Task brief: Your task is to restate word for word the lines in the material below, from the one with "Rodica Vică, la" up to and including the one with "Manteau en fourrure". Do not carry over the pictures.

Data:
┏━━
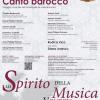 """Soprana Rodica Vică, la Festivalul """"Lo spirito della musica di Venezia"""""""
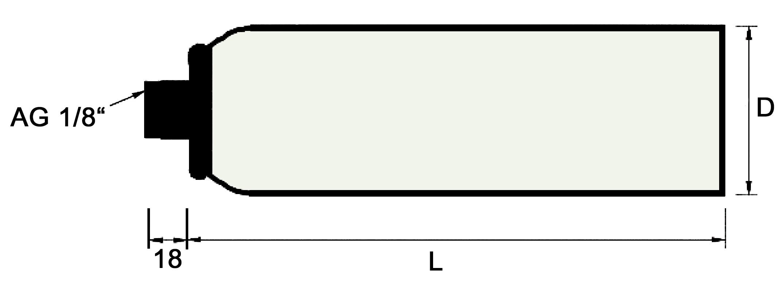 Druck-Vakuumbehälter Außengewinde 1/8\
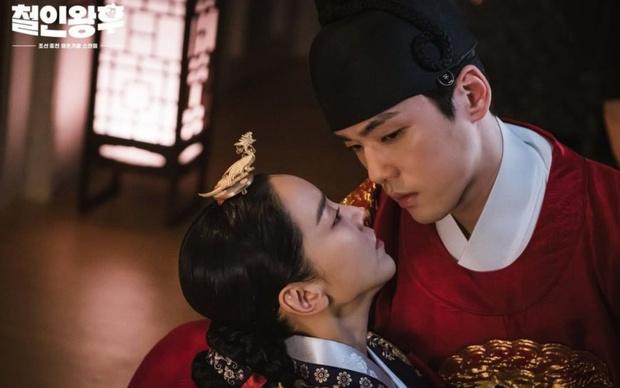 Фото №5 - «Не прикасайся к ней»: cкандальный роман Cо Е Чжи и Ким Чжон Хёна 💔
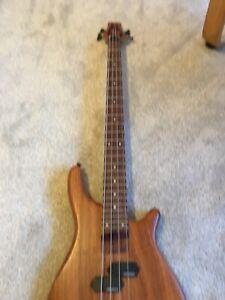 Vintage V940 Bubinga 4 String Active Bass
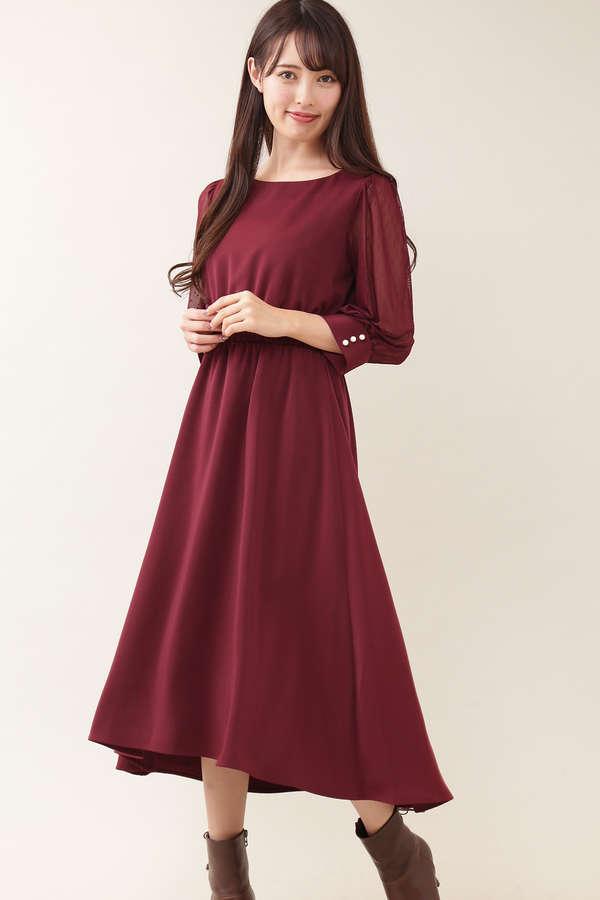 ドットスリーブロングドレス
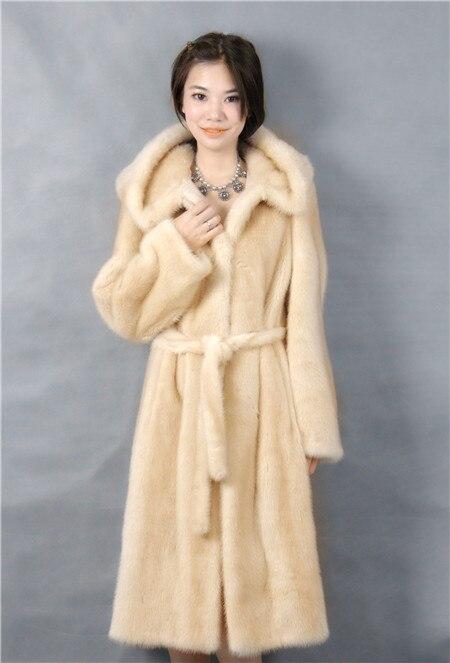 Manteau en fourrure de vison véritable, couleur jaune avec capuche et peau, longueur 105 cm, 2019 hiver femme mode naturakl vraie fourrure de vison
┗━━
┏━━
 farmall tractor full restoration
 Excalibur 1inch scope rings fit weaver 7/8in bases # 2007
┗━━
Task result:
 """Soprana Rodica Vică, la Festivalul """"Lo spirito della musica di Venezia"""""""
 Druck-Vakuumbehälter Außengewinde 1/8\
 Фото №5 - «Не прикасайся к ней»: cкандальный роман Cо Е Чжи и Ким Чжон Хёна 💔
 Vintage V940 Bubinga 4 String Active Bass
 ドットスリーブロングドレス
 Manteau en fourrure de vison véritable, couleur jaune avec capuche et peau, longueur 105 cm, 2019 hiver femme mode naturakl vraie fourrure de vison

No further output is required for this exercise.